4 miles
minnehaha falls and back
62 degrees
Cooler! I’m looking forward to fall running. It’s coming. Today’s mental victory: I didn’t stop at the spot I always stop at, but kept running up the hill and out of the park. Heard the falls gushing and the sewer pipes dripping, but my favorite sound was the rush of wind through the trees. It reminded me of my family’s farm and the glittering leaves of the aspen trees in the front yard. Sometimes, I really miss that farm and the late 90s – early 2000s version of my family. Everyone alive, almost all of us together for my birthday and the fourth of july.
10 Things
- roller skiers — at least 2, one coming up from behind, then turning towards wabun park before they reached me
- shimmering water spied through the trees near the overlook
- a kid kicking rocks in the parking lot, an adult calling out, I just have to pay for the parking. Wait there!

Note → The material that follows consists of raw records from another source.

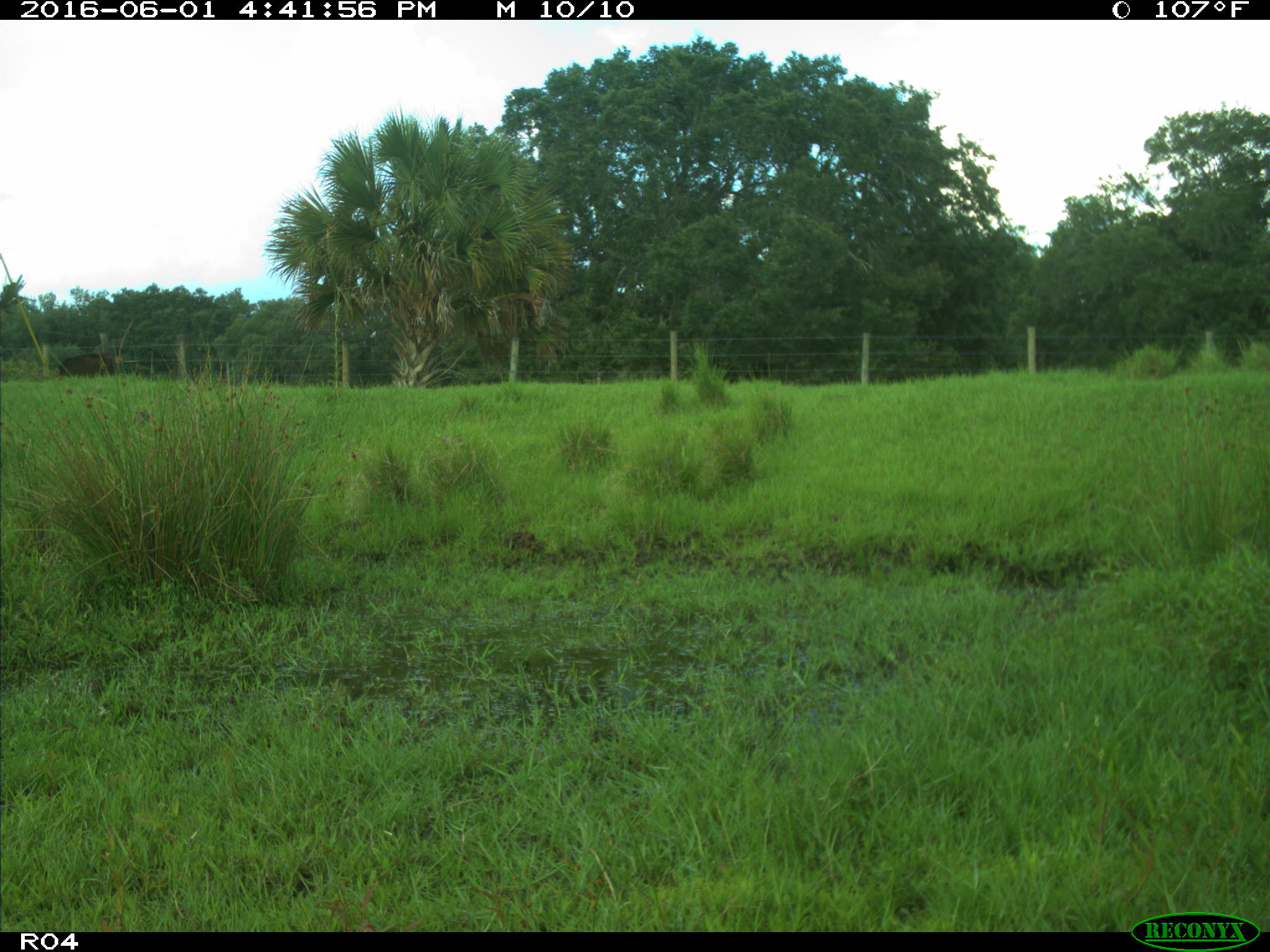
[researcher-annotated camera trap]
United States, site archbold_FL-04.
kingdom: Animalia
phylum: Chordata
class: Mammalia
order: Artiodactyla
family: Bovidae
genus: Bos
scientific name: Bos taurus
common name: domestic cow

- the summery, sweet and fresh smell of a certain type of tall grass near short wall with “The Song of Hiawatha” etched on top — did it almost smell like cilantro? I used to smell this same grass in front of an apartment building running up the marshall hill
- a few spots of light on the double bridge
- the creek, just before spilling over the limestone ledge, was high
- the faintest spray of the falls as I ran by
- birds singing in stereo — by the gorge, in the neighborhood, across the street
- a cloud-free blue sky — bright blue, not bright blue
- a neighbor’s boulevard garden, filled with tall grasses and flowers and something tall and feathery that looked and smelled like dill — can dill get that tall?
Watching the Olympics — not at night, but during the day, getting to see (well, what I can see, sitting close up to the tv) the events in their entirety, nerding out on the rules and habits specific to each sport. My favorite new-to-me sports: kayak slalom cross and dinghy sailing. Wow.
A year ago, on 8 August 2023, I wrote about Mary Oliver and her swimming poem:
Recited Mary Oliver’s “Swimming, One Day in August” in my head as I swam the last loop and realized something. She writes:
Something had pestered me so much
that I felt like my heart would break.
I mean, the mechanical part.The mechanical part? I realized that her heart breaking is a good thing here and that her mechanical heart is the one that follows the beat of organized, tightly contained time, broken down into hours and minutes and seconds so we can be as efficient and productive as possible. Yes! Swimming in the lake can break me open and out of time’s rigid boxes.
I want to think about this breaking open and stepping or stroking? out of time while I swim.
swim: 5 loops
lake nokomis open swim
68 degrees
Brr! The water was warmer than the air temperature and wasn’t too bad for most of the swim, but that last loop! The cold creeped in. First my hands, then my feet. I was in the water — didn’t stop — for an hour and 25 minutes.
Rough water: starting the loop, swimming towards the little beach, I was almost swimming with the current. Mostly the water pushed me forward, occasionally it pushed me off to the left. Rounding the far orange buoy, I swam into the waves/swells. We (the water, me) didn’t fight, but it was difficult to see or sight, and I often had to breathe to my right. I wasn’t trying to rhyme so much in this last sentence. The final stretch between the last green and the first orange was the calmest — a reprieve before beginning another loop.
I did try to think about Mary Oliver and the mechanical part of my heart breaking. I thought about rhythm and my steady stroking and my (hardly ever) stopping. Then I thought about how I had no idea how much time had passed — 30 minutes? an hour?
I’m writing the swim part of this log entry the next morning. Can I remember 10 things from the swim?
10 Things
- loose vines, briefly clinging to my cap — not slimy or scratchy
- something in the water, out in the middle of the lake — water milfoile?
- seagulls!
- ducks!
- opaque water — I don’t remember the color, except for that it was not yellow
- puffy clouds in the sky, one off in the distance, near the parking lot, looking almost like a plume of smoke
- planes!
- movement out of the corner of my eye — usually a wave, sometimes a swimmer
- a sailboat on the edge of the course with a white sail
- finishing the swim, having a brief conversation with someone: hello. what are you doing? / I’m swimming across the lake. / why? / because I love to and there’s an open swim club. / what’s that yellow thing behind you? / it’s a safety buoy so I can be seen. I carry my phone in it. / oh, thanks for talking to me!